Has anyone else noticed that when running multiple SMART Long tests in SCALE it’s taking noticeably longer to complete Vs CORE?
Appreciate my example is rather extreme with 90 drives however I’ve schedule this on my CORE systems to run SMART Long on all my drives at the same time on a given date and never noticed an issue over many years however with my two new SCALE systems version 24.10.2 the tests are taking much longer and often never completing before they are due to run again (monthly).
A quick look online does suggest some fundamental differences in how FreeBSD and Linux run SMART tests.
Im going to try staggering them in batches of say 20 and see if that improves things but was curious to hear if anyone else had noticed this?
I’d strongly recommend you take a look at Multi-Report
It’s a handy script, written specifically for TruesNAS, that schedules SMART testing for the HDDs in your systems with the intention of spreading the tests over a calendar month. It emails you a report on your overall disk health each time it runs.
1 Like
Impossible, Okay, Possible, but only because the drives must be significantly more active on your CORE system. That is the only thing that will slow a SMART test down, priority goes to requested operations, SMART tests are at the bottom of the priority list.

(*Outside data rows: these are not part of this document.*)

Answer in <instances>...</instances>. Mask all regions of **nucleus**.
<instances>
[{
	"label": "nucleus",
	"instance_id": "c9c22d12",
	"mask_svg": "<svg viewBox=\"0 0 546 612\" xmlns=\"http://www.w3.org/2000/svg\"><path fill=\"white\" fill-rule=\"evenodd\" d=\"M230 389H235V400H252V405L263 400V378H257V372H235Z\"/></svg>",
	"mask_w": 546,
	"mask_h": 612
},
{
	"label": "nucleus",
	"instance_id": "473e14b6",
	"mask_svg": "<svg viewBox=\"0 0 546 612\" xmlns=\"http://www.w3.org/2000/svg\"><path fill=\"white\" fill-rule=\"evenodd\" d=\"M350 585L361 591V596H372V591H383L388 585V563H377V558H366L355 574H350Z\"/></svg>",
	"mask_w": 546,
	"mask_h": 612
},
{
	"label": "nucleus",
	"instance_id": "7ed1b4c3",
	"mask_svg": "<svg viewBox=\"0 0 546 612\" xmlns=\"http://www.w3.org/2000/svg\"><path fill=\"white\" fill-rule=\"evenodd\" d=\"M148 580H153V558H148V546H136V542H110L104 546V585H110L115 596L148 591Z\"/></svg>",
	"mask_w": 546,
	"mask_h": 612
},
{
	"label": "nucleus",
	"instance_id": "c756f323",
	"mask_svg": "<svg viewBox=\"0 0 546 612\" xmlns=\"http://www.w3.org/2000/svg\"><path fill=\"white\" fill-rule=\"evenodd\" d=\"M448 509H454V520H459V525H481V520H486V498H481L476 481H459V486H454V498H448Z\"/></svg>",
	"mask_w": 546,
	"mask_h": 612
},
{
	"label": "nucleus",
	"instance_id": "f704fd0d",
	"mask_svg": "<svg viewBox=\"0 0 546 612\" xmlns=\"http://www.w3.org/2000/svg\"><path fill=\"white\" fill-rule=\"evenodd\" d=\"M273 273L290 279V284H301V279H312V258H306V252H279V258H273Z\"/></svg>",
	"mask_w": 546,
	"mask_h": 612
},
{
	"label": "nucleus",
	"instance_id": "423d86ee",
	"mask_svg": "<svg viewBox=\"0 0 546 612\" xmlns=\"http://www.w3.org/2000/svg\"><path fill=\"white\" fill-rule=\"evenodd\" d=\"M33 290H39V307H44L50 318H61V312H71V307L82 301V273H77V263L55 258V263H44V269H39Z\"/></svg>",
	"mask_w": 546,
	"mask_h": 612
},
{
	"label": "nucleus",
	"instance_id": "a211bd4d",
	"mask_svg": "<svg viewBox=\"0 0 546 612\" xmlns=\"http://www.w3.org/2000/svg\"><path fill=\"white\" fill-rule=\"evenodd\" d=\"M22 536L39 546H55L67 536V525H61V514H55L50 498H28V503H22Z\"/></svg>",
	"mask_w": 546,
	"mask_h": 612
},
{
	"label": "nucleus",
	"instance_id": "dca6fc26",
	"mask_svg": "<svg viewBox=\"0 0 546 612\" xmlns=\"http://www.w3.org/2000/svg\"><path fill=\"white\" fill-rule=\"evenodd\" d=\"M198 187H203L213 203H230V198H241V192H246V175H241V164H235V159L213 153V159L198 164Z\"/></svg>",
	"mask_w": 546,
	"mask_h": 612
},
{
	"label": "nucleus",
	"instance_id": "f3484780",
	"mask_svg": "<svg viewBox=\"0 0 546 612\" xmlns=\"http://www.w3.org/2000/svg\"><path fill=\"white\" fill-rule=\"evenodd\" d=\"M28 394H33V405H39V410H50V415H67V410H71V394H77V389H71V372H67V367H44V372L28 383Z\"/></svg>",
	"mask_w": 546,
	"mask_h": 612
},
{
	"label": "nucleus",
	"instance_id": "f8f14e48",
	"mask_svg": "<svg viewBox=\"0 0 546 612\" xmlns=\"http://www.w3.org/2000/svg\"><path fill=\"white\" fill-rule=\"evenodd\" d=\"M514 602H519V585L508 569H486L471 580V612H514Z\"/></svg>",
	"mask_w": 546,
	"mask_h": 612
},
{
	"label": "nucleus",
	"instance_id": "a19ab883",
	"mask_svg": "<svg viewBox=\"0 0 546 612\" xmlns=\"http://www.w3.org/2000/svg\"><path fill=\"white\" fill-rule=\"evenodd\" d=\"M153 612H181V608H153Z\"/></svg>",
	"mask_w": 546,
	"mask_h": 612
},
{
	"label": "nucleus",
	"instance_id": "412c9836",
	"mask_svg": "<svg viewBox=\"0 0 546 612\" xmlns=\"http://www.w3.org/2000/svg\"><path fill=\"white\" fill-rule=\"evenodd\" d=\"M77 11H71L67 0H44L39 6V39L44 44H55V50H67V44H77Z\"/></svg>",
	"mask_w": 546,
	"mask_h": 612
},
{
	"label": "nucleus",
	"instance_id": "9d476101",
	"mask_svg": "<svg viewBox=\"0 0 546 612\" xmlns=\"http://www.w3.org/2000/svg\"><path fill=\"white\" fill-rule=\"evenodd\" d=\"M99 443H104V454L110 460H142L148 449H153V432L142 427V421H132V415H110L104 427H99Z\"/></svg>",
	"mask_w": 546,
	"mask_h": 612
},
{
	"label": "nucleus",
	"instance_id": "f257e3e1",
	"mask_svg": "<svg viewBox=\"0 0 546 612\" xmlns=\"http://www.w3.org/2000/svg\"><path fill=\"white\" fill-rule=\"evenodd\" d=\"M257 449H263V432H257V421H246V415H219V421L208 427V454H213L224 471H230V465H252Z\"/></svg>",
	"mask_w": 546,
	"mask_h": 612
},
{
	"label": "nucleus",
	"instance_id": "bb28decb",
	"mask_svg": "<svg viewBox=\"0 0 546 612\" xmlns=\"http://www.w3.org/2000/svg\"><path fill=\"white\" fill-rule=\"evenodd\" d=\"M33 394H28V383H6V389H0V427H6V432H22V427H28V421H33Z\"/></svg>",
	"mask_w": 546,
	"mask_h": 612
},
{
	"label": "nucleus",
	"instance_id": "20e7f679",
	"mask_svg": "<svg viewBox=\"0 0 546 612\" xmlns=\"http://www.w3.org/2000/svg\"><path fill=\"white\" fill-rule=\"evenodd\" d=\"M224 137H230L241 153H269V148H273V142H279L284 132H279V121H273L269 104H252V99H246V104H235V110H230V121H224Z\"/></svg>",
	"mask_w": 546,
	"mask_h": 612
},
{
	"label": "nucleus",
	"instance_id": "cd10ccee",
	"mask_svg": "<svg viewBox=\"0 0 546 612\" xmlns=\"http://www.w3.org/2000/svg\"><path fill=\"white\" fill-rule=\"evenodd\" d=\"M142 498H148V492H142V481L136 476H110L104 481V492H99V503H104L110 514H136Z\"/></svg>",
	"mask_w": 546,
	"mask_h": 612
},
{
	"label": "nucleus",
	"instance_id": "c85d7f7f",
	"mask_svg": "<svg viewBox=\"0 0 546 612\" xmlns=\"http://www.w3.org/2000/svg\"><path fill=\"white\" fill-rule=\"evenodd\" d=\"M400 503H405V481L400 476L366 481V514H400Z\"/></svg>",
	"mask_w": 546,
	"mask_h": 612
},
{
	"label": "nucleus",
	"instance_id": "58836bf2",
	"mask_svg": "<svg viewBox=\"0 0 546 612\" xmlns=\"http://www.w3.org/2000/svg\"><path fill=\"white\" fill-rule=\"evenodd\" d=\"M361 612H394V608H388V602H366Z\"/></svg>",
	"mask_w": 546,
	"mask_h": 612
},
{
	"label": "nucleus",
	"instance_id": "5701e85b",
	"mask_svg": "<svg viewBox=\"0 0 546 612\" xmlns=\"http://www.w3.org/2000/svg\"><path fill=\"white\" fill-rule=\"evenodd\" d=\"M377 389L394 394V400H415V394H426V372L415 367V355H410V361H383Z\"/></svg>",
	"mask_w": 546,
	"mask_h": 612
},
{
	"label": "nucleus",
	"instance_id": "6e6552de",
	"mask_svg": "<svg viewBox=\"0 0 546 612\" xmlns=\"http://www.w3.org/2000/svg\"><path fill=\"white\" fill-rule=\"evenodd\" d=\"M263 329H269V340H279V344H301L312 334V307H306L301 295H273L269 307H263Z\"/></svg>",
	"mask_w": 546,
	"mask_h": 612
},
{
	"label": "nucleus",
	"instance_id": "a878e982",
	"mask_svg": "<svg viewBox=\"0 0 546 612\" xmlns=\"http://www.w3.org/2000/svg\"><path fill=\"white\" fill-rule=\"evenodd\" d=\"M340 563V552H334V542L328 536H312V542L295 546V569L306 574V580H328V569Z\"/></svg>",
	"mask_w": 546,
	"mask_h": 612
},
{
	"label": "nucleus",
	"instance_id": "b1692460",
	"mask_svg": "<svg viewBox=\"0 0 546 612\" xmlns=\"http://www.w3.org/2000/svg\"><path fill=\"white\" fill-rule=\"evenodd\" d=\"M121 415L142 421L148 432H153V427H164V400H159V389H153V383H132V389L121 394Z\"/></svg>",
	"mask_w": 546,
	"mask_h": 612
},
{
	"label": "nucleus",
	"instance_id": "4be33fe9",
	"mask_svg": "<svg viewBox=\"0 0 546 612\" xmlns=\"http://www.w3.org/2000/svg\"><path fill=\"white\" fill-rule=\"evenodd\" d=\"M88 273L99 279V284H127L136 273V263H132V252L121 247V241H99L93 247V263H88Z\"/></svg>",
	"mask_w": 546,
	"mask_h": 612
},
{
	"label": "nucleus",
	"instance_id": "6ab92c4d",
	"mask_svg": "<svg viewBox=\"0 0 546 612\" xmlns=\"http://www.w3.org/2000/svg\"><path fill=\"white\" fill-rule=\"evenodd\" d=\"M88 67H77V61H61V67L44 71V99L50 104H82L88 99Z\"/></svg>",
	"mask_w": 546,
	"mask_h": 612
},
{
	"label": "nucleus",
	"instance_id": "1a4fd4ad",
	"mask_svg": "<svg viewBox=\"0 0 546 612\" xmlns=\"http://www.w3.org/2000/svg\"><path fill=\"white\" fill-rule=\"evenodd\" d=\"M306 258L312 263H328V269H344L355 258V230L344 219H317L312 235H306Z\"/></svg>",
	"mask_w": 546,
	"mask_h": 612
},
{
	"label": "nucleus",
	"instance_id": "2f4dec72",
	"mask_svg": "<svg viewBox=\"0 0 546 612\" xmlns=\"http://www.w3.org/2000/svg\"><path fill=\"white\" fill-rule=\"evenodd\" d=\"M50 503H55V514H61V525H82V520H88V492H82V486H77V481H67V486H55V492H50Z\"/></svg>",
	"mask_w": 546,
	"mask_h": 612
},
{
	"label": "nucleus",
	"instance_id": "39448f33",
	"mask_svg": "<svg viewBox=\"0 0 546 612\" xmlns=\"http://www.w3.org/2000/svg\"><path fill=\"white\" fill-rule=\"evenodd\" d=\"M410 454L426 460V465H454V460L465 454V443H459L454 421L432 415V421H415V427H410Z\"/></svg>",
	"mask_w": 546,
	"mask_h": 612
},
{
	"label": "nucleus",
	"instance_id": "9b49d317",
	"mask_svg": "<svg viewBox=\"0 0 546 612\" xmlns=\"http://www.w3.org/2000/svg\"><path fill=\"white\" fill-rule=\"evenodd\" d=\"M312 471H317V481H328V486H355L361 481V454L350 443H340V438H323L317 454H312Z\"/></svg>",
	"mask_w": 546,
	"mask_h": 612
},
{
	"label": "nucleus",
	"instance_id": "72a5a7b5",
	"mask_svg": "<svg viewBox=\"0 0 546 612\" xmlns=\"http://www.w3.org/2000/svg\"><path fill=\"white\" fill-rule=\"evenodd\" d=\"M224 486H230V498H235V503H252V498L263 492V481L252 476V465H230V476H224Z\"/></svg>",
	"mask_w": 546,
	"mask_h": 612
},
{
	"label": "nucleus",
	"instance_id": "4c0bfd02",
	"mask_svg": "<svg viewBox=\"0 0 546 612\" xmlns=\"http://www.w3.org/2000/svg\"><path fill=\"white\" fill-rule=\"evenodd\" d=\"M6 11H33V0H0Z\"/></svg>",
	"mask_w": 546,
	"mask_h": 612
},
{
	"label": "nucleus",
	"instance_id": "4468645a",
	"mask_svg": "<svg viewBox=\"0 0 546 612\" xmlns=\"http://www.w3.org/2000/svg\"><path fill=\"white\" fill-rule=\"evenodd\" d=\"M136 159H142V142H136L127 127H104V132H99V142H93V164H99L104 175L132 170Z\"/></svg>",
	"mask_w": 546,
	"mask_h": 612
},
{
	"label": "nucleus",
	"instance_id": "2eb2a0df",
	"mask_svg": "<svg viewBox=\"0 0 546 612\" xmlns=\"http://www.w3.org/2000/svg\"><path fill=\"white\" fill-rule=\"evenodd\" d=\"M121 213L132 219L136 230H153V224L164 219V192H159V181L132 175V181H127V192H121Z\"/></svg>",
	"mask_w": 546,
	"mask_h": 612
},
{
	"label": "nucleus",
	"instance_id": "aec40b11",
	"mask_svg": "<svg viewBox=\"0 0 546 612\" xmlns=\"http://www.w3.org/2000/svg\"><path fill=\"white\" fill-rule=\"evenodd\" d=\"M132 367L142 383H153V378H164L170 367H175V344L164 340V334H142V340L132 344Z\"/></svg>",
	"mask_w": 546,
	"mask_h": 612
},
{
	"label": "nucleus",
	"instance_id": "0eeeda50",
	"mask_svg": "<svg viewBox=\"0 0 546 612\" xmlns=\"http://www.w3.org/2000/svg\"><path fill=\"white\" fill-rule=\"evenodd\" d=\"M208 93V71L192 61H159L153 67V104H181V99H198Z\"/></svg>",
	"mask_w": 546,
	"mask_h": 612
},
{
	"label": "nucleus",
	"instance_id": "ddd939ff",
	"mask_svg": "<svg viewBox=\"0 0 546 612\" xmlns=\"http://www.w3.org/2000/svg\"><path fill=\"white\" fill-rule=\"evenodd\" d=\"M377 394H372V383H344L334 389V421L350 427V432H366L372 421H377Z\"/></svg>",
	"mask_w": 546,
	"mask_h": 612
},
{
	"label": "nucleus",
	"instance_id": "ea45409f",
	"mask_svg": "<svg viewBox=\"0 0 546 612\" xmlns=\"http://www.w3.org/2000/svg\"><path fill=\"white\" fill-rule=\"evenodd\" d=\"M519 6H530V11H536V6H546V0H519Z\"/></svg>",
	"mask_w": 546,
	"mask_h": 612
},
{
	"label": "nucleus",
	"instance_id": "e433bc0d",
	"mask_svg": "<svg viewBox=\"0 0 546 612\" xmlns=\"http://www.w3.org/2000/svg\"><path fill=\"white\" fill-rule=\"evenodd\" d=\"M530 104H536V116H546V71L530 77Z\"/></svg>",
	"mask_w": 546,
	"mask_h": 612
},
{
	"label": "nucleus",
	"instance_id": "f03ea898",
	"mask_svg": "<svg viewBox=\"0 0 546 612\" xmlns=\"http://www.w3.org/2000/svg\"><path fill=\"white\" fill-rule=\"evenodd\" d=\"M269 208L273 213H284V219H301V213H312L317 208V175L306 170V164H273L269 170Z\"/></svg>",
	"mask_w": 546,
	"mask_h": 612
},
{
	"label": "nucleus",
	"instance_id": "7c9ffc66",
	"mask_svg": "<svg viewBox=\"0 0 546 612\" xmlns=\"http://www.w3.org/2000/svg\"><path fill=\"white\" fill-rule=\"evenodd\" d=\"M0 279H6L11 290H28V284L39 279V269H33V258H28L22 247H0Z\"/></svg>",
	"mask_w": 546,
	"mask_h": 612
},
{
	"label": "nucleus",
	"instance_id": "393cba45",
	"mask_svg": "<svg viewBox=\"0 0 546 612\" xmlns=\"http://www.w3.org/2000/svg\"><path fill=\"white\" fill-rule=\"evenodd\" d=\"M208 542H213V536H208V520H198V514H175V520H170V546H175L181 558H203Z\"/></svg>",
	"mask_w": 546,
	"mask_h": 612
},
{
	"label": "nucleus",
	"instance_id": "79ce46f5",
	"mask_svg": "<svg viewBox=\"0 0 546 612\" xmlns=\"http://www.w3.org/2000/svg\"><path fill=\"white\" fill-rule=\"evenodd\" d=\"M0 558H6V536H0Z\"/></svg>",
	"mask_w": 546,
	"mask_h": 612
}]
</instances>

Drive_Selftest (part of Multi-Report) will schedule all your drives for you, 90 drives is a lot. It can perform drive tests “All Daily”, Once a Week, or One a Month.
To see what it would do, grab the script form GitHub, run it using the -demo switch. That will give you the default setup output. Now what you will really want to see is -demo long 1 month which will let you know which drives would be Long tested on which day of the month. If you do not want testing on the weekend, edit the script settings to remove Saturday and Sunday testing, run the demo again.
The trick, for now, you must run the script everyday. If you miss a day, the drive(s) scheduled for that day are missed. I am working to resolve that, something I didn’t plan to need to do but it is in the next version which I hope will be out next month.
1 Like
Thanks all, it’s nice to just have a sounding board sometimes.
Mystery solved. It appears to be a difference in the drives firmware version.
On these new systems that are coincidentally running SCALE (hence my assumption) Im running 24TB Seagate EXOS SAS drives. Checking out the 180 drives (two systems) I have a mixture of version EE03, EE04 and EE05. It appears that EE03 doesn’t like doing long SMART tests and seemingly freezes at 100%. EE05 is quite happy and works as expected while EE04 seems a bit hit and miss.